読む文章
◇ ◇ ◇
兄・正裕氏のみずほ銀行は昨年だけで10回の大規模システム障害を起こし、金融庁から2回の業務改善命令、財務省からは是正措置命令を受けてトップ3人が引責辞任。その再建の成否はみずほ一行ではなく、日本の金融システムの根幹にも関わる重大な役割だ。
一方、弟の誠二氏は感染が急拡大するオミクロン対策とコロナからの経済回復という容易には解決できそうにない2つの難題に直面している。
「日本の危機」脱出を託されたキーマンの2人、木原兄弟とはどんな人物なのか。
父は「今回の人事は驚いた」
木原家は政治家の家系ではなく、もともとバンカー一族だ。父・雄一郎氏は東京銀行から日本国際通信の専務を務め、祖父は第一信託銀行常務、高祖父には戦前の台湾銀行副頭取や長崎の諫早銀行(現・十八銀行)頭取がいる。
新宿区の「御屋敷街」と呼ばれる高台に立つ実家を訪ねると、父の雄一郎氏が取材に応じた。
◇ ◇ ◇
与えられた情報
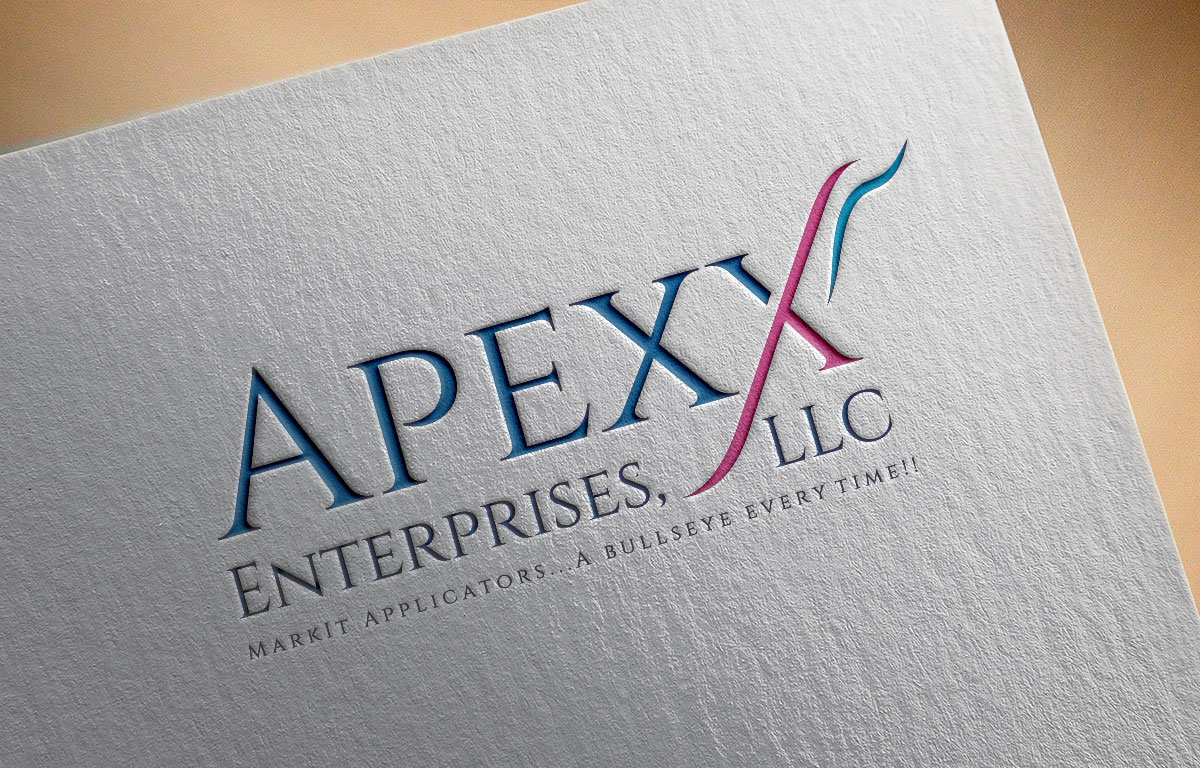 Logo Design by Atec for Apexx Enterprises LLC | Design #16880384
◇ ◇ ◇
やること
1 – 木原兄弟の記事に名前が出てくる銀行をすべて書き出せ。括弧で現在の名称が添えられている銀行は、その名称も合わせて書くこと。
2 – 木原兄弟の記事をもとに、次の問いに答えよ。
(a) みずほ銀行が昨年だけで起こした大規模システム障害は何回か。
(b) 父・雄一郎氏が東京銀行の後に専務を務めたのはどこか。
(c) 木原家の実家はどこに立っているか。
3 – 木原兄弟の記事のうち、「父は「今回の人事は驚いた」」から「父の雄一郎氏が取材に応じた。」までを、その語句も含めて一字一句そのまま書き写せ。

解答例
1 –
みずほ銀行
東京銀行
第一信託銀行
台湾銀行
諫早銀行（現・十八銀行）

2 –
(a) 10回
(b) 日本国際通信
(c) 新宿区の「御屋敷街」と呼ばれる高台

3 –
父は「今回の人事は驚いた」
木原家は政治家の家系ではなく、もともとバンカー一族だ。父・雄一郎氏は東京銀行から日本国際通信の専務を務め、祖父は第一信託銀行常務、高祖父には戦前の台湾銀行副頭取や長崎の諫早銀行(現・十八銀行)頭取がいる。
新宿区の「御屋敷街」と呼ばれる高台に立つ実家を訪ねると、父の雄一郎氏が取材に応じた。